Walpurgis Night, a traditional holiday celebrated on April 30

Halloween isn’t the only night when the supernatural rules. There’s a penetrating chill in the wind. The bright moon rises behind the shivering, nearly naked trees. A profound sense of foreboding permeates the darkness. This is the night, after all, when witches ride their broomsticks through the sky, and the natural world is forced to confront the powers of the supernatural; this is Walpurgis Night 🧙🏻‍♂️ the 30th of April, a tradition dating back to Viking times (and possibly further).

The festival is recognised with the building of bonfires, it was thought that the power of the fire would scare away evil spirits or predators, or possibly both; loud noises were made and homes adorned with protection talismans.

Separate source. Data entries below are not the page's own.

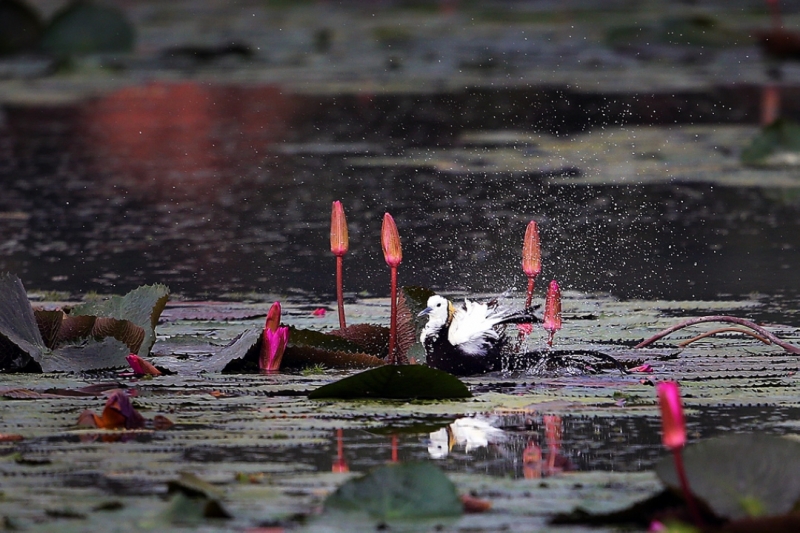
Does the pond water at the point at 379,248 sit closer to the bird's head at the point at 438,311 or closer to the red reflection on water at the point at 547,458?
the red reflection on water at the point at 547,458

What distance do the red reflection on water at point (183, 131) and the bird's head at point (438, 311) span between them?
4780 mm

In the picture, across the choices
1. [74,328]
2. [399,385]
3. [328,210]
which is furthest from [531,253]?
[328,210]

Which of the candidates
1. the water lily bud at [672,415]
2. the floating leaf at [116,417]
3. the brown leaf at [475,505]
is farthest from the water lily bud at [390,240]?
the water lily bud at [672,415]

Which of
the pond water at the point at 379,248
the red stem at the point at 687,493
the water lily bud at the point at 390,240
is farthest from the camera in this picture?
the water lily bud at the point at 390,240

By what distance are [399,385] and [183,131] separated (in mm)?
8091

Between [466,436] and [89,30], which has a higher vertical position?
[89,30]

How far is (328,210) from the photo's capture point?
7758 millimetres

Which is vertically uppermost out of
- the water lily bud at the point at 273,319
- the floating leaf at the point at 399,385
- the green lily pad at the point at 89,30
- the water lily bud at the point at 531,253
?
the green lily pad at the point at 89,30

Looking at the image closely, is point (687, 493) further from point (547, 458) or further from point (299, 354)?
point (299, 354)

In Southern Sweden, a long known custom is of younger couples collecting greenery, branches and leaves from the forest at dusk. The couples would adorn the houses of the village and take part in festivities relating to the forthcoming Summer. This tradition is similar to that of one that exists in Britain, where young couples would ‘tie the knot’ in a hand wrapping ceremony on the 30th April and have 366 days (a year & a day) to make the wedding succeed, before untying the knot the following year if unsuccessful.

In the British Isles the 30th April is honoured as one of the cross points of the neo-pagan calendar and known as Beltane, and shares similar traits with their European neighbours such as celebrating fire and the coming of Spring. In medieval Ireland there are records of huge ‘Bealtaine’ fires in Central Ireland and also at a number of ancient prehistoric sites. Many customs that take place have links with European neighbours and are well known across the Isles, these vary from the May Pole and crowning of the May Queen.

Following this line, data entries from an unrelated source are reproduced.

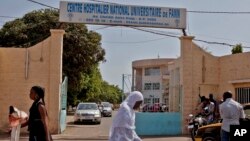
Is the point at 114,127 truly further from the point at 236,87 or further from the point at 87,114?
the point at 87,114

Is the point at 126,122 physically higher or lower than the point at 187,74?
lower

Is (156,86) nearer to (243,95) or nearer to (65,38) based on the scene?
(65,38)

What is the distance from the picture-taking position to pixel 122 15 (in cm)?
1980

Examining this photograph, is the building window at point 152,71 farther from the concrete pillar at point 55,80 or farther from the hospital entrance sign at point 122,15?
the concrete pillar at point 55,80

Across the world many pagans, wiccans and Celtic traditionalists will be casting circle, performing ritual and above all celebrating the element of fire on April 30th or there abouts – magick is alive and well.
In film and books, Beltane and Walpurgis Night have been portrayed in many diverse ways. The unforgettable film “The Wicker Man” was no doubt influenced by the records of Julius Caesar indeed the film’s screenwriter, Anthony Shaffer was intrigued by the reports that the Gauls and Celts burning criminals in a large wicker figure at the start of Spring.

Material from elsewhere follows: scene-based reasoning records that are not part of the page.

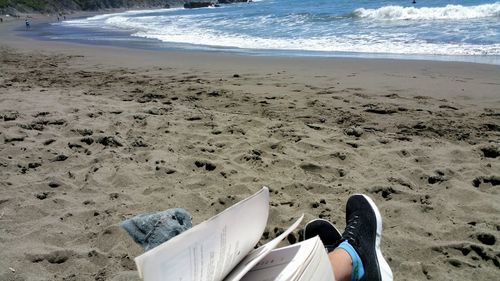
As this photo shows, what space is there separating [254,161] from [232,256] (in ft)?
6.67

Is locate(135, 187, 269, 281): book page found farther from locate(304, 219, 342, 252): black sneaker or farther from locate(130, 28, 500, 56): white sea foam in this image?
locate(130, 28, 500, 56): white sea foam

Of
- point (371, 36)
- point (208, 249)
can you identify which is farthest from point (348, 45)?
point (208, 249)

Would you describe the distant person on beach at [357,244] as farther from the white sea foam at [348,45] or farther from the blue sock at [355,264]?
the white sea foam at [348,45]

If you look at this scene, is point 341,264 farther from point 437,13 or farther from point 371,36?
point 437,13

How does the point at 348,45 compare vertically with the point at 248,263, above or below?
above

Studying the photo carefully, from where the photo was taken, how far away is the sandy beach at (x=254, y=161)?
2.44 m

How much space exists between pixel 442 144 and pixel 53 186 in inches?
135

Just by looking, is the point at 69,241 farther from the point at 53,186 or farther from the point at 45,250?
the point at 53,186

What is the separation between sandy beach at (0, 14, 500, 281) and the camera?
8.00 ft

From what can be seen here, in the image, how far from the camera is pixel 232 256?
156cm

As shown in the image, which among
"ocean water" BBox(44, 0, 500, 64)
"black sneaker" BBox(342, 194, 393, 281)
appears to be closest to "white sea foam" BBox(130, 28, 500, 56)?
"ocean water" BBox(44, 0, 500, 64)

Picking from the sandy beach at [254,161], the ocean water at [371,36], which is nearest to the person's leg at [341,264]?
the sandy beach at [254,161]

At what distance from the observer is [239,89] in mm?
6059

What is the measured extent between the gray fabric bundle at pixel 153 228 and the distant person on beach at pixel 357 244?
0.76m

Dracula, a truly European vision of horror has a number of links with Walpurgis night. In the short story “Dracula’s Guest” takes place on Walpurgis Night. Stoker wrote, “Walpurgis Night was when, according to the belief of millions of people, the devil was abroad – when the graves were opened and the dead came forth and walked. When all evil things of earth and air and water held revel.” Later in the 1931 film “Dracula”, at beginning of the film a Romanian peasant describes the night as Walpurgis Night and Dracula’s clerk Renfield arrives at Dracula’s castle at midnight, the beginning of the witching hour.

So if you miss your Halloween spookiness and horror, then why not take part in the Beltane / Walpurgis Night festivals and light a bonfire, crown a Queen and then dance around a pole! Or you could just sit at home and watch “The Wicker Man”.